- Opening Delimiter -

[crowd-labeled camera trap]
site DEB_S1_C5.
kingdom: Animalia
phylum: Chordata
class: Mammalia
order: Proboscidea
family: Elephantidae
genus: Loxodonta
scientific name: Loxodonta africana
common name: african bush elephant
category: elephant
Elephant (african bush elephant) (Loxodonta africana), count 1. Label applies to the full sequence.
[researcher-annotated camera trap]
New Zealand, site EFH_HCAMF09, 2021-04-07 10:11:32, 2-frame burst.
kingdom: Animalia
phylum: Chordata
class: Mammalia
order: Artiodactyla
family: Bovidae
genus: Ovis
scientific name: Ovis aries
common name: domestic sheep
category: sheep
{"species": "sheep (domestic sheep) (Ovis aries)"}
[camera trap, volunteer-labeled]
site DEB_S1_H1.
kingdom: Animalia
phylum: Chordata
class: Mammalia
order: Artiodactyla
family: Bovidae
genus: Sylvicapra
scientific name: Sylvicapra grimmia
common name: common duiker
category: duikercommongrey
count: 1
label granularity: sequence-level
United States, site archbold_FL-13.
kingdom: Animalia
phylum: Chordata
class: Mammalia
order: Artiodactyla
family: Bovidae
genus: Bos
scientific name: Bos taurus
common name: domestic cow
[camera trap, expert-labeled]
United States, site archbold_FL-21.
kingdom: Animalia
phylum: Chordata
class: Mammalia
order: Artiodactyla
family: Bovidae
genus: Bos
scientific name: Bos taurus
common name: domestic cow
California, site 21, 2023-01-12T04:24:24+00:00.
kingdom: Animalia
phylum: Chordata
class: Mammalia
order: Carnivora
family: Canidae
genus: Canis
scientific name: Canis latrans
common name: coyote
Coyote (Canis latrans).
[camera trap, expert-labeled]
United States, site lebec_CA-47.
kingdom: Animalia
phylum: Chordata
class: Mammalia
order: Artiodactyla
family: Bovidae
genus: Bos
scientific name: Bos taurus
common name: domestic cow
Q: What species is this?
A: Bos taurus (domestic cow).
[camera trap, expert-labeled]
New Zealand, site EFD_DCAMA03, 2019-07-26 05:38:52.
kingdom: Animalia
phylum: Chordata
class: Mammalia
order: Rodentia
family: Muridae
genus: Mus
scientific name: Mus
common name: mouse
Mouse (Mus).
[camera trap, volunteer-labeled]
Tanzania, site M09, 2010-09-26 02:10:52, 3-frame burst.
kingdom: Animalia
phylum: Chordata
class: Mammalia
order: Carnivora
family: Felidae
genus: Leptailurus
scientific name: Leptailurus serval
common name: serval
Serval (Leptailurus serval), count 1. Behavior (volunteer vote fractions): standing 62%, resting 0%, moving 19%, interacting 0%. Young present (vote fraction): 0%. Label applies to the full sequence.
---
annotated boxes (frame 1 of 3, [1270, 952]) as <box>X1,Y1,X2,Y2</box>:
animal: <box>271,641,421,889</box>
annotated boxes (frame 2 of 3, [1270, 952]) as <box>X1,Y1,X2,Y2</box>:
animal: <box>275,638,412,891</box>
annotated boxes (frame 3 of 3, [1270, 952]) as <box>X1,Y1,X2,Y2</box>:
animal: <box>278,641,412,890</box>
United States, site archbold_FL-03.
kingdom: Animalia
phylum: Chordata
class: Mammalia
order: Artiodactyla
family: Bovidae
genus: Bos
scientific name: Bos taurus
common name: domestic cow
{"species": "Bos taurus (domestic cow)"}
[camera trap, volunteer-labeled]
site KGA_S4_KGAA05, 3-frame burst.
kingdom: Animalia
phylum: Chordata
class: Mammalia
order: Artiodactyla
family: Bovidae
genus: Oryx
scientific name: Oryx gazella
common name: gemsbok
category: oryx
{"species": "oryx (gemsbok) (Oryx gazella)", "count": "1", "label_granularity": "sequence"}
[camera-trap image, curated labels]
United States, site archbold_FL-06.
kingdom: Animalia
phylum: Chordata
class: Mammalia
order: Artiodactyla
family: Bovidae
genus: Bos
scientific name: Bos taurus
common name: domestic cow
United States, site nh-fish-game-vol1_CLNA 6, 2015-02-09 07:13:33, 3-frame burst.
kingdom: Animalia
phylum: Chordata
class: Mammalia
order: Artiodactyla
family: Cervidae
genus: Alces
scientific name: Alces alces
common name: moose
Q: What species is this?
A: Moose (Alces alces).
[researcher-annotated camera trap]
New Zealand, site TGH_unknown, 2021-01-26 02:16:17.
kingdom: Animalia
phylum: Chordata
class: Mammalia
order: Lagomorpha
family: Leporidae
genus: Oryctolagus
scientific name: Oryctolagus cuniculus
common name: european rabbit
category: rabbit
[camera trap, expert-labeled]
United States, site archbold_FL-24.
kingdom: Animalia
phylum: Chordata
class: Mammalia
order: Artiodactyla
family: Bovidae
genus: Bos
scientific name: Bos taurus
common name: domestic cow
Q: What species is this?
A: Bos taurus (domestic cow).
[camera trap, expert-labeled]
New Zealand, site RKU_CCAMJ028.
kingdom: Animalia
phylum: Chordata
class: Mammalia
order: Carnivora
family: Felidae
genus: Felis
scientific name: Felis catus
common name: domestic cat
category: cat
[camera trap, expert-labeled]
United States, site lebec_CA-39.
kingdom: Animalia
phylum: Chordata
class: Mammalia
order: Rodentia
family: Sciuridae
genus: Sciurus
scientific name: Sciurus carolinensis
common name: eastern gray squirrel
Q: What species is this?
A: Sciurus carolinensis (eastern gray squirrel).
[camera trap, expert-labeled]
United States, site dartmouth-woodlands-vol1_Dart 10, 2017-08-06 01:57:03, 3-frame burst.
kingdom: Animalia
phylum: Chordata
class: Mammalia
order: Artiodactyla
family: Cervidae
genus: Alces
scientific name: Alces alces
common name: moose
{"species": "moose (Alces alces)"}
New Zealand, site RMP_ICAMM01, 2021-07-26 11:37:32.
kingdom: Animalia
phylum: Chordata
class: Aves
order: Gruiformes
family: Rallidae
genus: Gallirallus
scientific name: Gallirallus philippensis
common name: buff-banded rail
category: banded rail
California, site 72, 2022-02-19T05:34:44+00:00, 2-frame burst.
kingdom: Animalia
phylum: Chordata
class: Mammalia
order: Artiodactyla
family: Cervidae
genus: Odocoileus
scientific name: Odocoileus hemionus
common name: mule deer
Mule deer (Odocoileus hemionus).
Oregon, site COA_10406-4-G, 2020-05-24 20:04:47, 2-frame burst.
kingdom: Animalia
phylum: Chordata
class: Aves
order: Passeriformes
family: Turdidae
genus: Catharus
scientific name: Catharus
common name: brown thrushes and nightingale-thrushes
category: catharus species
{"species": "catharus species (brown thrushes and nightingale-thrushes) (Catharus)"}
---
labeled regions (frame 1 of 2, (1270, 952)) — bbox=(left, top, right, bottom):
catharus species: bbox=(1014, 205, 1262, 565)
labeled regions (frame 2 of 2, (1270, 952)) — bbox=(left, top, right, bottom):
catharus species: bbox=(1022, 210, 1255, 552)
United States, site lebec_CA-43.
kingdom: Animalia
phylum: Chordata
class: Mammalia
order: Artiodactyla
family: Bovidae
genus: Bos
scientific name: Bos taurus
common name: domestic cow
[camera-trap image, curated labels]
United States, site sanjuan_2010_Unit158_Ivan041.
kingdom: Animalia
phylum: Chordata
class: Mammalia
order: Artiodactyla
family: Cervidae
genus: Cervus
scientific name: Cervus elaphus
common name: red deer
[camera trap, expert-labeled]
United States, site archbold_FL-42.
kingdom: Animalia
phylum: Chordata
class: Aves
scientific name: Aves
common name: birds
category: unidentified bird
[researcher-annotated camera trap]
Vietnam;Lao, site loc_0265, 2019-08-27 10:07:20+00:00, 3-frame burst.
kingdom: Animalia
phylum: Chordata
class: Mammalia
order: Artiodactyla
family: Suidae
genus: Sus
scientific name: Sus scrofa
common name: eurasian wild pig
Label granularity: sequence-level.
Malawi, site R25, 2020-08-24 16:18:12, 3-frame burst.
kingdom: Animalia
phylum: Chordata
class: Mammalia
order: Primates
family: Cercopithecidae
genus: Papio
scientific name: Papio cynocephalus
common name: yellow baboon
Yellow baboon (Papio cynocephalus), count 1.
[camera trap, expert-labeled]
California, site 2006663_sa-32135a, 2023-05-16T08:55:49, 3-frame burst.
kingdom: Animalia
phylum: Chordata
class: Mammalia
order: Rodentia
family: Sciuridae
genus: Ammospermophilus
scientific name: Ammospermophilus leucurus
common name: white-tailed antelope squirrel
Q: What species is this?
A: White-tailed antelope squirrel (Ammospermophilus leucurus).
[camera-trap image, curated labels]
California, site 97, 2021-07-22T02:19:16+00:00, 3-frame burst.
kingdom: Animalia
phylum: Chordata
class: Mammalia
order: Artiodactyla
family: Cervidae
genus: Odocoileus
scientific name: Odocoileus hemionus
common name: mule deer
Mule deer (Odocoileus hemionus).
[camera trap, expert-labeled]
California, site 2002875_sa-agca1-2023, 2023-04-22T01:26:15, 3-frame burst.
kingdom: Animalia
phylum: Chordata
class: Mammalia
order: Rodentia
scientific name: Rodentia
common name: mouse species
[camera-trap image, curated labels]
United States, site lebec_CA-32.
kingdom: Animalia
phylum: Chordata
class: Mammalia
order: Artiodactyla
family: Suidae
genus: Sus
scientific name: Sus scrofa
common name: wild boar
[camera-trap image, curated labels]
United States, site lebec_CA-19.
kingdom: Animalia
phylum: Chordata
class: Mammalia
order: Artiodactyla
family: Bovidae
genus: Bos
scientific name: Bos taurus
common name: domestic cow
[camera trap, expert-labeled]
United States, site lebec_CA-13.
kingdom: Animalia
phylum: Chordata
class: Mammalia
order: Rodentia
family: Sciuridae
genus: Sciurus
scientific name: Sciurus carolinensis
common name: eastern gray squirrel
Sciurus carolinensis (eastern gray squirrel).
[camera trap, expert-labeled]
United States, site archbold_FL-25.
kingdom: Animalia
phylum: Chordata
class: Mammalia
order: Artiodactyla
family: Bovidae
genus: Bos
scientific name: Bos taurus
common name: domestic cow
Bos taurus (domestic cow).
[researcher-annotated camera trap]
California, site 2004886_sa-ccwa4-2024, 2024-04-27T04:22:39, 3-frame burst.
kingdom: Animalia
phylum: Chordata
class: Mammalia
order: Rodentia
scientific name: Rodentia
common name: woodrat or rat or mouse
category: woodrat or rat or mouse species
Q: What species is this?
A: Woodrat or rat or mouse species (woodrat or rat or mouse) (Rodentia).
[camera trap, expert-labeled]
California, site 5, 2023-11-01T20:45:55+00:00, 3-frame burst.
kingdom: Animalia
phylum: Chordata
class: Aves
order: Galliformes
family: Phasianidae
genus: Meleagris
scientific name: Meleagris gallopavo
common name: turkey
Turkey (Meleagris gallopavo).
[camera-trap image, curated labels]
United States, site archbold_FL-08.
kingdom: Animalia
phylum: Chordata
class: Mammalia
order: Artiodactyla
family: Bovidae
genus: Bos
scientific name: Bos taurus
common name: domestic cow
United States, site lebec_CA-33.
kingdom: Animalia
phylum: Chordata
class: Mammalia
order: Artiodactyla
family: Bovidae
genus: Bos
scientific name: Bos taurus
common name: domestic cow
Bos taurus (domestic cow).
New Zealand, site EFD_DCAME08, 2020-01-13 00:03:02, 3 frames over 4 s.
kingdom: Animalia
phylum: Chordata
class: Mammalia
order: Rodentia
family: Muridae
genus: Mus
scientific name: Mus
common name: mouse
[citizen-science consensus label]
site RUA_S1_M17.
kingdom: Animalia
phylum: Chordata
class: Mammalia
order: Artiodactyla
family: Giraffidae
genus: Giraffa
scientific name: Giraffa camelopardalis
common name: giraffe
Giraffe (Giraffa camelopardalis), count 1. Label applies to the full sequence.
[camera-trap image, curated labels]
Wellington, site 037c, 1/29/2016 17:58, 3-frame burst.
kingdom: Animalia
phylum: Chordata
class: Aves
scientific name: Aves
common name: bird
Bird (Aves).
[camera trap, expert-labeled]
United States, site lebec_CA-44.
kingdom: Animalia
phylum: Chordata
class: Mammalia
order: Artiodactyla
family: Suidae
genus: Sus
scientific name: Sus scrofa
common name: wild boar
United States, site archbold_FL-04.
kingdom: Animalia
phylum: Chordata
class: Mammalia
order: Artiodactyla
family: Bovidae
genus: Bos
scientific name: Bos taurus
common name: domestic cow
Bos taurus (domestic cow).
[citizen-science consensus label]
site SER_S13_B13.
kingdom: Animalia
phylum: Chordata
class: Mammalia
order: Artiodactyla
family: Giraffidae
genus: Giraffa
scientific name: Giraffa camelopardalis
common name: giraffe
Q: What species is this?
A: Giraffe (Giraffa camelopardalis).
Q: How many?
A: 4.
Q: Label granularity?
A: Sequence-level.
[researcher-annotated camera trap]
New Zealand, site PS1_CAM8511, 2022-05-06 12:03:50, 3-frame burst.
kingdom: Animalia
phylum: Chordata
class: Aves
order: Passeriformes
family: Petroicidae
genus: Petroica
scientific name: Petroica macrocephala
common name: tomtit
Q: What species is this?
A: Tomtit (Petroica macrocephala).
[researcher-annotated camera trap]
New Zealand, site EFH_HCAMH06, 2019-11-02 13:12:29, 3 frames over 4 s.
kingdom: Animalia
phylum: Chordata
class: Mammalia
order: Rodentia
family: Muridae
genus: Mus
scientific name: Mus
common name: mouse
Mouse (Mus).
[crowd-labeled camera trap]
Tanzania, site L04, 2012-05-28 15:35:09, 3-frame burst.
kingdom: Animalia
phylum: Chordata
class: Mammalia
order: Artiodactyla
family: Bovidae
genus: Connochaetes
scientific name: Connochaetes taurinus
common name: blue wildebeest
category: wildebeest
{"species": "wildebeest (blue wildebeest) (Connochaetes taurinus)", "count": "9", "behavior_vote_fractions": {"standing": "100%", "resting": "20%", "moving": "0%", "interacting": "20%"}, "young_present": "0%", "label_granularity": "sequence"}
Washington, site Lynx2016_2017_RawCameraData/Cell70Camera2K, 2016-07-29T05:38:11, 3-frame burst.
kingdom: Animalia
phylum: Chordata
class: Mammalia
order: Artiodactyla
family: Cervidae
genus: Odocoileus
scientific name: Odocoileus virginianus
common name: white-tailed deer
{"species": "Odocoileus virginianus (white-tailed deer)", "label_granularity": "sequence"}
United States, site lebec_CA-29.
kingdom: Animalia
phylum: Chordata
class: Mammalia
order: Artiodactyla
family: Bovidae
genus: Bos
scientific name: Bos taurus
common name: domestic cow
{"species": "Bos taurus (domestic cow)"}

- Closing Delimiter -

PROBLEM: Look above for the line holding "labeled regions (frame 2", then set down exactly that line and every line after it up to and including the line holding "common name: birds", with nothing else.

EXPECTED ANSWER:
labeled regions (frame 2 of 2, (1270, 952)) — bbox=(left, top, right, bottom):
catharus species: bbox=(1022, 210, 1255, 552)
United States, site lebec_CA-43.
kingdom: Animalia
phylum: Chordata
class: Mammalia
order: Artiodactyla
family: Bovidae
genus: Bos
scientific name: Bos taurus
common name: domestic cow
[camera-trap image, curated labels]
United States, site sanjuan_2010_Unit158_Ivan041.
kingdom: Animalia
phylum: Chordata
class: Mammalia
order: Artiodactyla
family: Cervidae
genus: Cervus
scientific name: Cervus elaphus
common name: red deer
[camera trap, expert-labeled]
United States, site archbold_FL-42.
kingdom: Animalia
phylum: Chordata
class: Aves
scientific name: Aves
common name: birds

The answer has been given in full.